Three virtual machines that I'm accessing to sign in to an account. The amount that would be active would be more. Right now I'm writing this in Tor Browser in a Whonix WS DisposableVM. In my setup, for this connection, there are a total of 6 VMs related to networking + 2 for my two KeePassXC databases that I've got open. The chain goes like this:
sys-net -> sys-firewall-nl > sys-mullvad-wg-nl -> sys-corridor -> sys-whonix -> disp****
Let me break those down. sys-net is the VM that has hardware passthrough to the network devices (ethernet and wireless card). It provides network to sys-firewall, a dedicated firewall VM that I've got setup to whitelist traffic to only the Mullvad VPN server in the Netherlands. sys-mullvad-wg-nl is the aforementioned VPN VM that in term provides network to sys-corridor is a Tor traffic whitelisting gateway (). That in term provides network to sys-whonix, a Whonix GW AppVM that transparently torifies all traffic coming from VMs that use it for their networking. That in term provides network to disp**** (where **** is a random sequence of numbers), a Whonix WS Disposable VM. That VM is where I've got Tor Browser opened. When I close this window, the VM will be deleted, so if malware installed in this dispVM, it doesn't affect the rest of my machine (unless it just so happened exploit a zero-day in the Xen Hypervisor to get RCE in Dom0, but if that was the case, then I've got bigger issues).

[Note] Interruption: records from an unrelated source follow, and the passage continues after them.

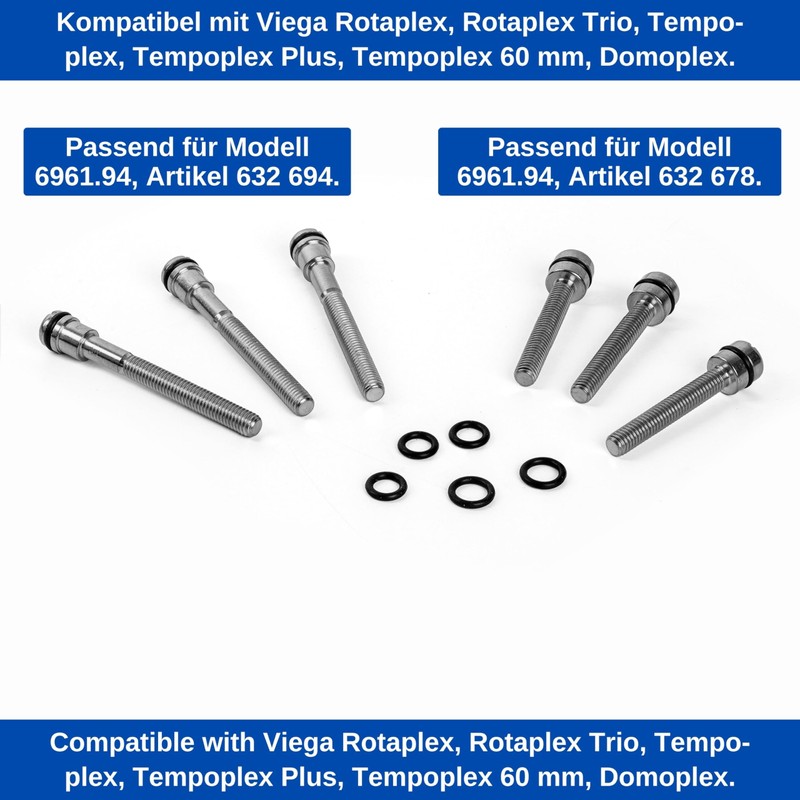 Kompatibel mit Viega Rotaplex, Rotaplex Trio, Tempoplex, Tempoplex Plus, Tempoplex 60 mm, Domoplex.

Passend für Modell 6961.94, Artikel 632 694.

Passend für Modell 6961.94, Artikel 632 678.

Compatible with Viega Rotaplex, Rotaplex Trio, Tempoplex, Tempoplex Plus, Tempoplex 60 mm, Domoplex.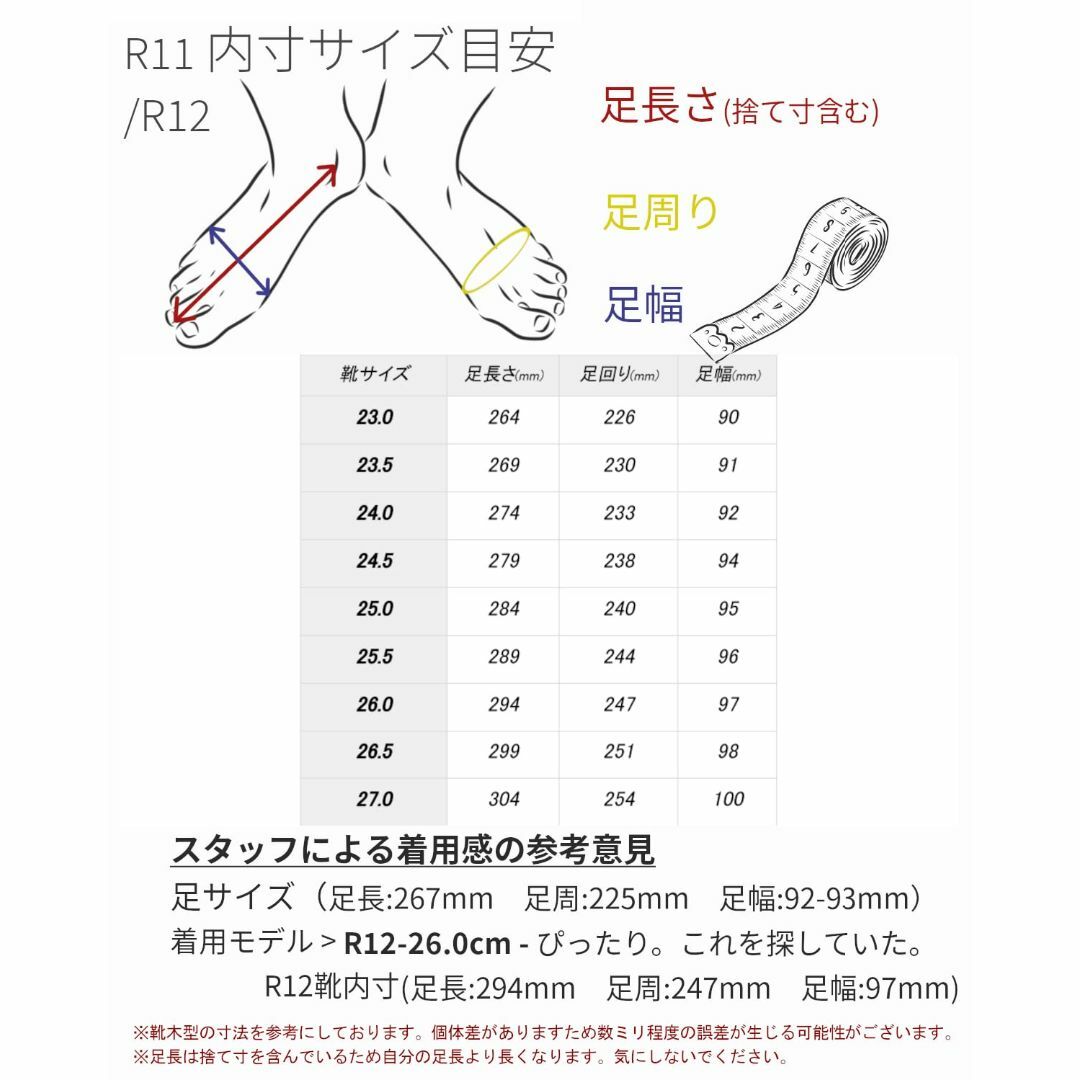 R11 内寸サイズ目安
/R12

足長さ(捨て寸含む)

足周り

足幅

| 靴サイズ | 足長さ(mm) | 足回り(mm) | 足幅(mm) |
|---|---|---|---|
| 23.0 | 264 | 226 | 90 |
| 23.5 | 269 | 230 | 91 |
| 24.0 | 274 | 233 | 92 |
| 24.5 | 279 | 238 | 94 |
| 25.0 | 284 | 240 | 95 |
| 25.5 | 289 | 244 | 96 |
| 26.0 | 294 | 247 | 97 |
| 26.5 | 299 | 251 | 98 |
| 27.0 | 304 | 254 | 100 |

スタッフによる着用感の参考意見

足サイズ（足長:267mm　足周:225mm　足幅:92-93mm）

着用モデル > R12-26.0cm - ぴったり。これを探していた。

R12靴内寸(足長:294mm　足周:247mm　足幅:97mm)

※靴木型の寸法を参考にしております。個体差がありますため数ミリ程度の誤差が生じる可能性がございます。
※足長は捨て寸を含んでいるため自分の足長より長くなります。気にしないでください。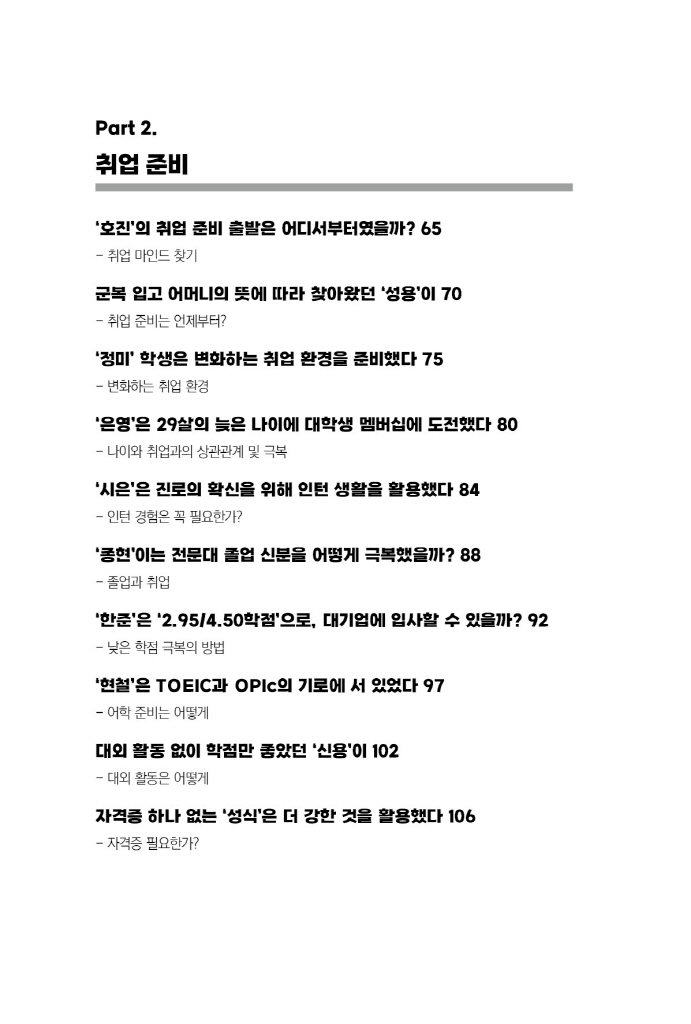 Part 2.

취업 준비

'호진'의 취업 준비 출발은 어디서부터였을까? 65

- 취업 마인드 찾기

군복 입고 어머니의 뜻에 따라 찾아왔던 '성용'이 70

- 취업 준비는 언제부터?

'정미' 학생은 변화하는 취업 환경을 준비했다 75

- 변화하는 취업 환경

'은영'은 29살의 늦은 나이에 대학생 멤버십에 도전했다 80

- 나이와 취업과의 상관관계 및 극복

'시은'은 진로의 확신을 위해 인턴 생활을 활용했다 84

- 인턴 경험은 꼭 필요한가?

'종현'이는 전문대 졸업 신분을 어떻게 극복했을까? 88

- 졸업과 취업

'한준'은 '2.95/4.50학점'으로, 대기업에 입사할 수 있을까? 92

- 낮은 학점 극복의 방법

'현철'은 TOEIC과 OPIc의 기로에 서 있었다 97

- 어학 준비는 어떻게

대외 활동 없이 학점만 좋았던 '신용'이 102

- 대외 활동은 어떻게

자격증 하나 없는 '성식'은 더 강한 것을 활용했다 106

- 자격증 필요한가?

The two other KeePassXC VMs don't have a network device attached to them.
lots of very good advice the book that was posted below is:
https://www.amazon.com/gp/product/B0898YGR58/
that book, has tons of really great info and get his podcast and listen to as much as you can.
but i would do a full opsec review, search yourself, try to find as much info on yourself as possible and try to correct it, it takes some time to stuff to drop off. make a list of every site
you have an account on and fix it. make sure profile URL, and all privacy info is locked down, get a password manager and make sure all sites have diffent password, and each has an an alais.
make sure, to put your house and cars in a trust etc. try to remove everything you can from public records. basically hack yourself, and fix anything you find.
every site, lock it down as much as you can...
Most commercial VPN services have a plethora of apps/extensions that handle everything for you. With Mullvad you have to manage the OpenVPN configurations manually. I think they have desktop applications for Windows/Mac/Linux now, but still no iOS/Android apps or browser extensions.
What VPN service? There are some that have residential dedicated IP address from time warner and comcast as well as cogent are new fresh ones that can't be used for torrenting or anything like that but they are about 8 bucks a month for one on top of the vpn. I've found this stops all the captchas and anything else they have an issue with. Just don't abuse it or they'll take it away LOL. I know Nordvpn has this as well as Torguard. Hope this helps some.